START

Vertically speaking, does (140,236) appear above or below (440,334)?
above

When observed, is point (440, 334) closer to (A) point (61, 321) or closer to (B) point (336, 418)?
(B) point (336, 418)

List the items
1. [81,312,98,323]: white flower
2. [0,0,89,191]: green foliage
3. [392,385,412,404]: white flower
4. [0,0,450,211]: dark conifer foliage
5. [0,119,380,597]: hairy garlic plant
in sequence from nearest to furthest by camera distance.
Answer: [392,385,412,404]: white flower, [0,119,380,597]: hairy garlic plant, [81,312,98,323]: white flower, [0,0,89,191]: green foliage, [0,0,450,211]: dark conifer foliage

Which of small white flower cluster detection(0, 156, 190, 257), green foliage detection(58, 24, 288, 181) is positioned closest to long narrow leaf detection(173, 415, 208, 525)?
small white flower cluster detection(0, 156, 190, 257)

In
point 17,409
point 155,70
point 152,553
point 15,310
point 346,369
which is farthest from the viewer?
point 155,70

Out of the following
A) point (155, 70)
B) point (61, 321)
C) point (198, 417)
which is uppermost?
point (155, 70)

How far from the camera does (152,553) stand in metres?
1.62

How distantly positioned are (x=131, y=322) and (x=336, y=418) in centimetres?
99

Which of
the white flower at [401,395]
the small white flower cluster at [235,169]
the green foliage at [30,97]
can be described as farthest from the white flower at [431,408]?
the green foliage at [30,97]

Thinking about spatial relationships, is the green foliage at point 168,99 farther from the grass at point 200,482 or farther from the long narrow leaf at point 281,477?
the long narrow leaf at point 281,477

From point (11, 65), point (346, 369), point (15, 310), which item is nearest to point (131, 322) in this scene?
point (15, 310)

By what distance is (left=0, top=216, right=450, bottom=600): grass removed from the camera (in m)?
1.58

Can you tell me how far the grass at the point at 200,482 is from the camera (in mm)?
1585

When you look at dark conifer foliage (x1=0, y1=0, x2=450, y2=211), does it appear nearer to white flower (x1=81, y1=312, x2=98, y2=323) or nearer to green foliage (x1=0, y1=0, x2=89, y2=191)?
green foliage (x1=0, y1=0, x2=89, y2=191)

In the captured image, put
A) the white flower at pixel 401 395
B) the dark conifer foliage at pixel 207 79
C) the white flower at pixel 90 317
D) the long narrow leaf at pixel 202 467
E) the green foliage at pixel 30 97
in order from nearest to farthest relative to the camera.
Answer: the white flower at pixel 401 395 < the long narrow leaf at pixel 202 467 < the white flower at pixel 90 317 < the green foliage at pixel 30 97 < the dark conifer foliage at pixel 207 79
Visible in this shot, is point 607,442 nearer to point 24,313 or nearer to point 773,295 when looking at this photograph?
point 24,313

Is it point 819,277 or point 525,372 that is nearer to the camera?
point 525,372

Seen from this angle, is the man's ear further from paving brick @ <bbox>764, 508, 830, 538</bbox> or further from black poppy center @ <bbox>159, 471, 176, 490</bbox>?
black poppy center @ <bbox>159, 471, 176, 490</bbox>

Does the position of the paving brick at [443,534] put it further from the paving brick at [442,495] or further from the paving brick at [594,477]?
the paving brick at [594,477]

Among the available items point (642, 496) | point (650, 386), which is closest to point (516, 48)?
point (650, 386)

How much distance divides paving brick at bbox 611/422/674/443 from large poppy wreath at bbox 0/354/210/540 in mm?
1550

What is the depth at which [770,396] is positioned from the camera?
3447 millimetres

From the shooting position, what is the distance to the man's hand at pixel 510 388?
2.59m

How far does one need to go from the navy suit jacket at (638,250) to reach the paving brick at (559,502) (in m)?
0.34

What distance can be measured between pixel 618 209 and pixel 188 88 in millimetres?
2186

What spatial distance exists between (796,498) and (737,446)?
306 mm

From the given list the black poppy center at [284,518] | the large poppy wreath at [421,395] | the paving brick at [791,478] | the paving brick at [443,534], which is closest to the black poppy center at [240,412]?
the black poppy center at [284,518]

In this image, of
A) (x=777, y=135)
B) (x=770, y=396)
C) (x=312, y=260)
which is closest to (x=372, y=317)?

END

## Set problem
Reproduce the data verbatim from the line containing "Can you tell" up to and including the line containing "3447 millimetres".

## Answer to the problem
Can you tell me how far the grass at the point at 200,482 is from the camera (in mm)?
1585

When you look at dark conifer foliage (x1=0, y1=0, x2=450, y2=211), does it appear nearer to white flower (x1=81, y1=312, x2=98, y2=323) or nearer to green foliage (x1=0, y1=0, x2=89, y2=191)?
green foliage (x1=0, y1=0, x2=89, y2=191)

In the captured image, put
A) the white flower at pixel 401 395
B) the dark conifer foliage at pixel 207 79
C) the white flower at pixel 90 317
D) the long narrow leaf at pixel 202 467
E) the green foliage at pixel 30 97
in order from nearest to farthest relative to the camera.
Answer: the white flower at pixel 401 395 < the long narrow leaf at pixel 202 467 < the white flower at pixel 90 317 < the green foliage at pixel 30 97 < the dark conifer foliage at pixel 207 79
Visible in this shot, is point 607,442 nearer to point 24,313 or nearer to point 773,295 when looking at this photograph?
point 24,313

Is it point 819,277 or point 525,372 that is nearer to the camera?
point 525,372

Seen from this angle, is the man's ear further from paving brick @ <bbox>764, 508, 830, 538</bbox> or further from black poppy center @ <bbox>159, 471, 176, 490</bbox>?
black poppy center @ <bbox>159, 471, 176, 490</bbox>

Does the position of the paving brick at [443,534] put it further from the paving brick at [442,495] or further from the paving brick at [594,477]?
the paving brick at [594,477]

Among the available items point (642, 496) | point (650, 386), which is closest to point (516, 48)?
point (650, 386)

How much distance divides paving brick at bbox 611/422/674/443 from large poppy wreath at bbox 0/354/210/540 in mm?
1550

What is the depth at which [770,396] is positioned from the camera?
3447 millimetres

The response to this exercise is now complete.